I just returned from the 6th annual Text Analytics Summit in Boston. It was an enjoyable conference, as usual. Larger players such as SAP and IBM both had booths at the show alongside pure play vendors Clarabridge, Attensity, Lexalytics, and Provalis Research. This was good to see and it underscores the fact that platform players acknowledge text analytics as an important piece of the information management story. Additionally, more analysts were at the conference this year, another sign that the text analytics market is becoming more mainstream. And, most importantly, there were various end-users in attendance and they were looking at using text analytics for different applications (more about that in a second).
Since a large part of the text analytics market is currently being driven by social media and voice of the customer/customer experience management related applications, there was a lot of talk about this topic, as expected. Despite this, there were some universal themes that emerged which are application agnostic. Interesting nuggets include:
- The value of quantifying success. I found it encouraging that a number of the talks addressed a topic near and dear to my heart: quantifying the value of a technology. For example, the IBM folks when describing their Voice of the Customer solution, specifically laid out attributes that could be used to quantify success for call center related applications (e.g. handle time per agent, first call resolution). The user panel in the Clarabridge presentation actually focused part of the discussion on how companies measure the value of text analytics for Customer Experience Management. Panelists discussed replacing manual processes, identifying the proper issue, and other attributes (some easy to quantify, some not so easy to quantify). Daniel Ziv, from Verint even cited some work from Forrester that tries to measure the value of loyalty in his presentation on the future of interaction analytics.
- Data Integration. On the technology panel, all of the participants (Lexalytics, IBM, SPSS/IBM, Clarabridge, Attensity) were quick to point out that while social media is an important source of data, it is not the only source. In many instances, it is important to integrate this data with internal data to get the best read on a problem/customer/etc. This is obvious but underscores two points. First, these vendors need to differentiate themselves from the 150+ listening posts and social media analysis SaaS vendors that exclusively utilize social media and are clouding the market. Second, integrating data from multiple sources is a must have for many companies. In fact, there was a whole panel discussion on data quality issues in text analytics. While the structured data world has been dealing with quality and integration issues for years, aside from companies dealing with the quality of data in ECM systems, this is still an area that needs to be addressed.
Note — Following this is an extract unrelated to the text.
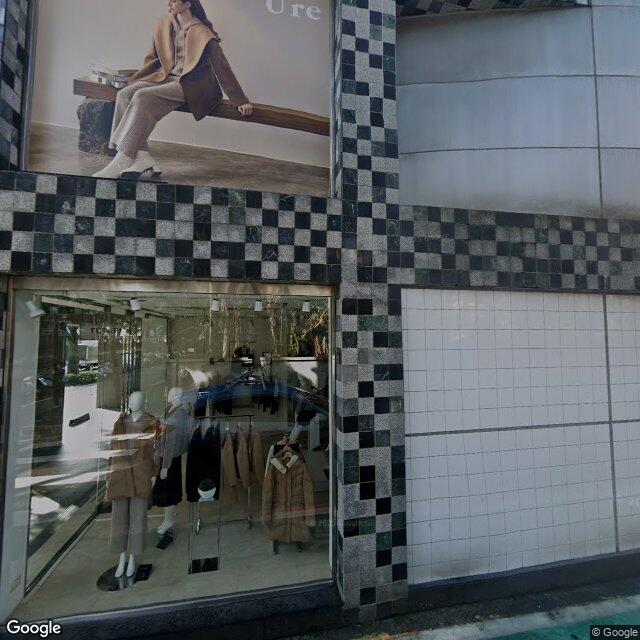 麗風堂中醫診所 街景外觀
- Home Grown. I found it interesting that at least one presentation and several end-users I spoke to stated that they have built/will build home grown solutions. Why? One reason was that a little could go a long way. For example, Gerand Britton from Constantine Cannon LLP described that the biggest bang for the buck in eDiscovery was performing near duplicate clustering of documents. This means putting functionality in place that can recognize that an email containing information sent to another person who responds that he or she received it is essentially the same document and a cluster like this should be reviewed by one person rather than two or three. In order to put this together, the company used some SPSS technology and homegrown functionality. Another reason for home grown is that companies feel their problem is unique. A number of attendees I spoke to mentioned that they had either built their own tools or that their problem would require too much customization and they could hire University people to help build specific algorithms.
- Growing Pains. There was a lot of discussion on two topics related to this. First, a number of companies and attendees spoke about a new “class” of knowledge worker. As companies move away from manually coding documents to automating extraction of concepts, entities, etc. the kind of analysis that will be needed to derive insight will no doubt be different. What will this person look like? Second, a number of discussions sprang up around how vendors are being given a hard time about figures such as 85% accuracy in classifying, for example, sentiment. One hypothesis given for this was that it is a lot easier to read comments and decide what the sentiment should be than reading the output of a statistical analysis.
- Feature vs. Solution? Text analytics is being used in many, many ways. This includes building full-blown solutions around problem areas that require the technology to embedding it as part of a search engine or URL shortener. Most people agreed that the functionality would become more pervasive as time goes on. People will ultimately use applications that deploy the technology and not even know that it is there. And, I believe, it is quite possible that many of the customer voice/customer experience solutions will simply become part of the broader CRM landscape through time.
I felt that the most interesting presentation of the Summit was a panel discussion on the semantic web. I am going to write about that conversation separately and will post it in the next few days.